This is probably a ridiculously simple question but I am trying to determine the best way to create a conditional in my code that checks to see if the version of SketchUp is greater than a specific version. In my case I am trying to see if the user is running SU 2016 or greater.
Sketchup.version will give you a string for the version number, is it recommend to just change that to a float?
if Sketchup.version.to_f < 16.0
Seems like this works just fine but thought I should probably check to see if there is a more generally accepted way to do this.
Yes! Agreeing with BillyBob on this. I am myself using this for the last 2 years and it works like charm (Even more on Finance Police). No issues whatsoever!
As Dezmo says integers are good for checking major versions.
For maintenance releases I’m not sure how floats would work. Version numbers are not strictly divided into a integer part and a fractional part, but can have any number of parts. A quite common approach, used e.g. by SketchUp extensions, is to have 3 numbers, often thaught of as major, minor and patch. A general way to compare version numbers would be to split them at the dots into an array, parse each element as an integer and compare corresponding integers. This functionality is built into Ruby gems, so you don’t need to reinvent the wheel.
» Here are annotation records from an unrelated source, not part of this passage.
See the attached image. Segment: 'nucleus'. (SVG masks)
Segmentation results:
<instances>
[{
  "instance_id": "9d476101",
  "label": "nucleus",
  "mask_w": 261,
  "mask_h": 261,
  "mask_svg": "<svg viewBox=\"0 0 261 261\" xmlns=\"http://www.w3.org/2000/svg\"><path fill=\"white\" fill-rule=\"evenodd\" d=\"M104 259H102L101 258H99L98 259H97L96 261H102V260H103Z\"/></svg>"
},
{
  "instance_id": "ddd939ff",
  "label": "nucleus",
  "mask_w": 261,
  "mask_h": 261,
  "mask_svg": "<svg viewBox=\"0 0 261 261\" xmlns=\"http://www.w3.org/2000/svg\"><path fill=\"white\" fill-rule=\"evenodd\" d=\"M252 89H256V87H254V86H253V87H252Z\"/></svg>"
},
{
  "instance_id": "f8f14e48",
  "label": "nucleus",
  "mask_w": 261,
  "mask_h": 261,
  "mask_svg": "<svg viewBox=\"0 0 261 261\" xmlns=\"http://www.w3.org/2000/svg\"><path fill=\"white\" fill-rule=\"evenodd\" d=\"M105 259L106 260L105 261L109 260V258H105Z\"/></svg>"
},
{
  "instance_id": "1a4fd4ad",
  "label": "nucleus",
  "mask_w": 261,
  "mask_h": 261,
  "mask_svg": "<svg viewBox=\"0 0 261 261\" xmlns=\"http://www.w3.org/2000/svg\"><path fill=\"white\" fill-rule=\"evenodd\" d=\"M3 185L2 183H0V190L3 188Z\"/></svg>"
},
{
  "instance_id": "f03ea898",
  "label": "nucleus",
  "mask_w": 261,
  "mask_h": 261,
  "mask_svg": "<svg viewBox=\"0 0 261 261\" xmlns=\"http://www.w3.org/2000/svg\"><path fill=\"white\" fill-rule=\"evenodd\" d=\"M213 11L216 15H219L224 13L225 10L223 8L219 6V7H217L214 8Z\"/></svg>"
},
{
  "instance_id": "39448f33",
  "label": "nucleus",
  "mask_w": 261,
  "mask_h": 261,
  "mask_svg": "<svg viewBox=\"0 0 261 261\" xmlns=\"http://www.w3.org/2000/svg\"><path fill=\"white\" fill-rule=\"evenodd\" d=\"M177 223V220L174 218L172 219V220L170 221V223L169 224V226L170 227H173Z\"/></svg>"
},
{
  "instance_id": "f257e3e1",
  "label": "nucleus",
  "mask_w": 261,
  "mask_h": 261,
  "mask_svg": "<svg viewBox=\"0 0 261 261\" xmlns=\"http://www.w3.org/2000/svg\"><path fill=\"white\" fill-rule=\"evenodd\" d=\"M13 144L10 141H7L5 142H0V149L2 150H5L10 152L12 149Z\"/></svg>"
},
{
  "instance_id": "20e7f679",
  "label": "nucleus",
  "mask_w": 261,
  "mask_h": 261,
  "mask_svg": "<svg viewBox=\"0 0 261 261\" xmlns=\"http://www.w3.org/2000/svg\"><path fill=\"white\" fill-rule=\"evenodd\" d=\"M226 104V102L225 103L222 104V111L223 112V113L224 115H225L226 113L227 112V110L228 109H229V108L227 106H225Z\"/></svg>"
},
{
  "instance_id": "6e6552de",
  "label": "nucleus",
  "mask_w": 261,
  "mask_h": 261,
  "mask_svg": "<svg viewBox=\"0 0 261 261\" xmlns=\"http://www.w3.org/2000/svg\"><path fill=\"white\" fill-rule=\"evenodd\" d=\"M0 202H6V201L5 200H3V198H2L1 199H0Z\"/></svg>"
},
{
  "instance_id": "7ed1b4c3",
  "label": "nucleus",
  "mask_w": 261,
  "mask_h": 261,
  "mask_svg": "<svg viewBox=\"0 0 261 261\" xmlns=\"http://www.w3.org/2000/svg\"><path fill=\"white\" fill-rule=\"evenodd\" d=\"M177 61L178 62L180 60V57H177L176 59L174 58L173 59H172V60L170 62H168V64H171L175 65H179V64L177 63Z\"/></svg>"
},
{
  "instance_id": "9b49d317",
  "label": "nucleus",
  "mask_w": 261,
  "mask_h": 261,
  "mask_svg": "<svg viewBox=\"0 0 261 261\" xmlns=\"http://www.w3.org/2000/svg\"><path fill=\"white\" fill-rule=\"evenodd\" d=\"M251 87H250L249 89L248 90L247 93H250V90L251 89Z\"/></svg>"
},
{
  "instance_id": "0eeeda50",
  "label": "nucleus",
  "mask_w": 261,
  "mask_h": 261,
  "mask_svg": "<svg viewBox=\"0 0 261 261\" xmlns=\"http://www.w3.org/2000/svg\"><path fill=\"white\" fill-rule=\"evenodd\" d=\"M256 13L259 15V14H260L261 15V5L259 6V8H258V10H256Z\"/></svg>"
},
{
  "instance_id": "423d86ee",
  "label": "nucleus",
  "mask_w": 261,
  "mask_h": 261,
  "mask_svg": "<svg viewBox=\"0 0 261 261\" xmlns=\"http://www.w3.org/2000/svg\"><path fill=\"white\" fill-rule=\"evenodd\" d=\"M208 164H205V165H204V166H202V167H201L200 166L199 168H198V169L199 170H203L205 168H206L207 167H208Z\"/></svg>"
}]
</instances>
But in like 95% of cases doing an integer comparison is enough.
The “correct” way would be to use a version parser (as you have noticed version nomenclature does not correspond 1:1 to float or integer syntax). Most scripting languages provide one, like Python, and it offers version comparison and correctly handles all the standardized version syntax of that language (e.g. Python: ==1.0.2-dev, >=1.0, ~=1.0; Ruby: ==1.0.2beta, ~>1.0).
For Ruby we would need gems, e.g. the default require "rubygems" and then Gem::Version.new("1.0.2").
Comparing versions is maybe more convenient if you have a lot of feature differences to check for. But it adds a level of indirection: You as a developer need to look up the release notes and choose the version (you can do a mistake). Then a reader of the source code wonders why a certain version was chosen and if this requirement is still necessary. Other developers often don’t dare to touch/refactor code that contains undocumented unknowns (a risk to break something) which makes maintenance really hard. So you would have to document in the source code the reason for the choice of versions.
But if you are only looking for one feature, checking the availability of that feature is easier and self-documenting. If an existing feature was changed you may have to check availability of a new method or the arity of its parameters.
I’ve also checked the ruby version. In the old days floating point math was very slow especially when you didn’t have a math coprocessor. Today you would be hard pressed to detect the difference with one calculation.
By then we will have reached the technological singularity and SketchUp and mankind as we know it will no longer exist. So no need to worry about that.
We don’t have to compare license serial numbers (do we actually have access to them?), but SketchUp could continue with \u and use Unicode — and emojis! 1.2.👨🔧
I think the safest and reliable version comparison is dezmo’s .to_i for only major version, dezmo’s and MSP_Greg’s split for whole versions, and where possible avoid it all together and test features.